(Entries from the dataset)
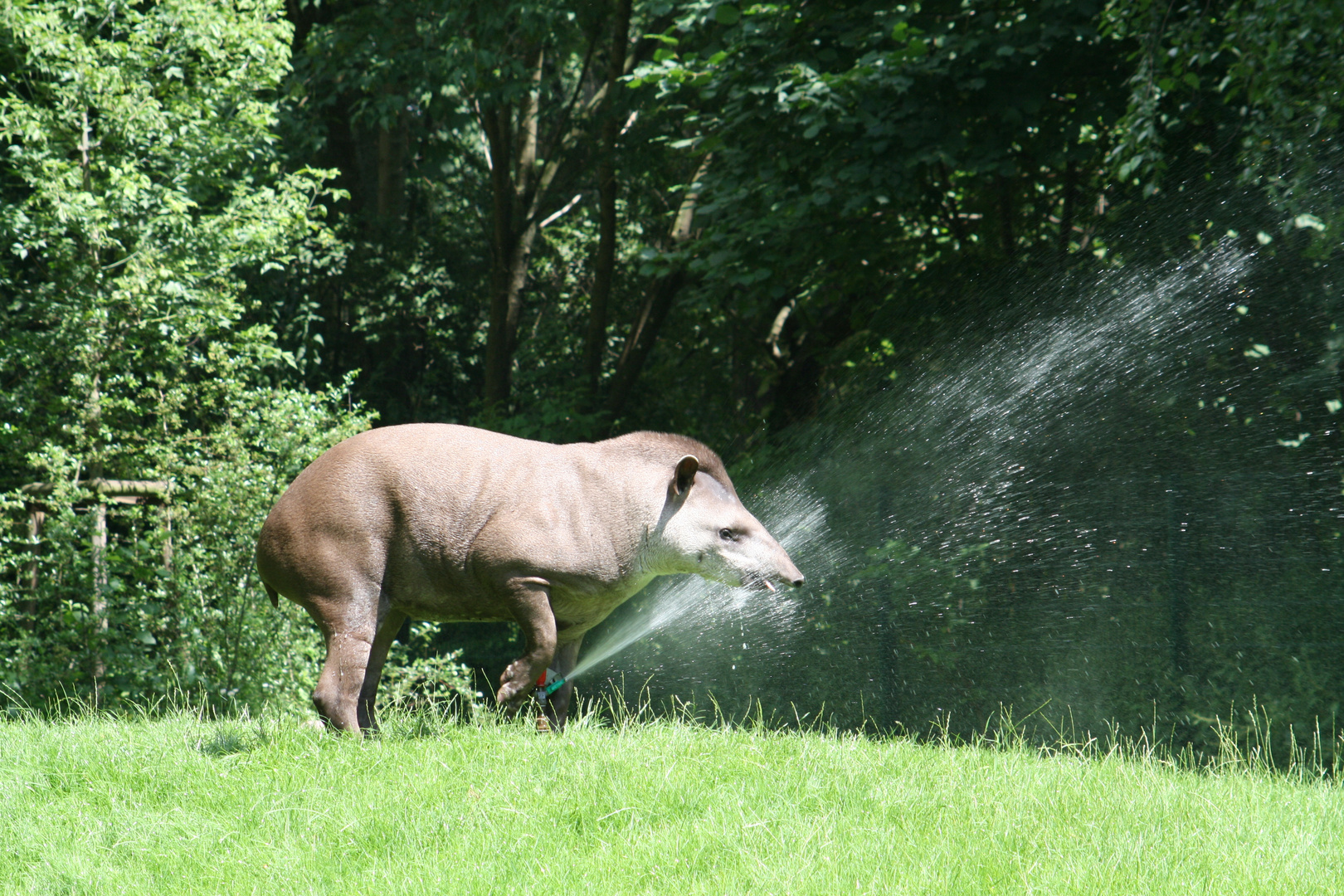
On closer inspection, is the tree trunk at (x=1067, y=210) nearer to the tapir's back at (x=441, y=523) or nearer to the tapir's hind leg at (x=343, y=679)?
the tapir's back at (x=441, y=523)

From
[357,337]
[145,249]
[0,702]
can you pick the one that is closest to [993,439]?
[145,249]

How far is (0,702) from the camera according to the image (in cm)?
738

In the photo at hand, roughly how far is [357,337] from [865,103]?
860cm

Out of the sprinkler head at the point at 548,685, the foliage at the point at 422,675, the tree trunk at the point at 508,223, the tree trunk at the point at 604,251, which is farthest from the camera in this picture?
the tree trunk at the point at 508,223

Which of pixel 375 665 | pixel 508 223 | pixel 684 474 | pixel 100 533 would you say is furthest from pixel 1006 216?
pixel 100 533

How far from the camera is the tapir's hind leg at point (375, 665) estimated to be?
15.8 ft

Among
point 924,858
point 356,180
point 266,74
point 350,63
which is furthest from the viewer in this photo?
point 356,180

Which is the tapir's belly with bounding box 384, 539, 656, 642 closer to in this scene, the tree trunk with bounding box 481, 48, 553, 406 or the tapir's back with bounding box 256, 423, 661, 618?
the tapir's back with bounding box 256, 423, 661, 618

*WHAT TO WORK ON:* Reproduce every one of the records above verbatim, leaving out the pictures.

*RESPONSE FOR THIS EXERCISE:*
On closer inspection, is the tree trunk at (x=1067, y=210) nearer to the tapir's back at (x=441, y=523) or nearer to the tapir's hind leg at (x=343, y=679)?
the tapir's back at (x=441, y=523)

From
[357,337]
[145,249]
[0,702]
can you pick the one that is closest to [993,439]?
[145,249]

How far is (0,702) from the camera according to the image (in cm)?
738

In the photo at hand, roughly how far is [357,337] from [865,103]?
860cm

Out of the sprinkler head at the point at 548,685, the foliage at the point at 422,675, the tree trunk at the point at 508,223, the tree trunk at the point at 604,251, which is farthest from the camera in this picture?
the tree trunk at the point at 508,223

Which of pixel 375 665 | pixel 508 223 | pixel 684 474 | pixel 100 533 would you say is furthest from pixel 1006 216?
pixel 100 533

How far from the camera is the tapir's hind leg at point (375, 665) estimated to be?
15.8 ft

Among
point 924,858
point 356,180
point 266,74
point 350,63
which is furthest from the viewer in this photo?
point 356,180

Which is the tapir's belly with bounding box 384, 539, 656, 642 closer to in this scene, the tree trunk with bounding box 481, 48, 553, 406 or the tapir's back with bounding box 256, 423, 661, 618?
the tapir's back with bounding box 256, 423, 661, 618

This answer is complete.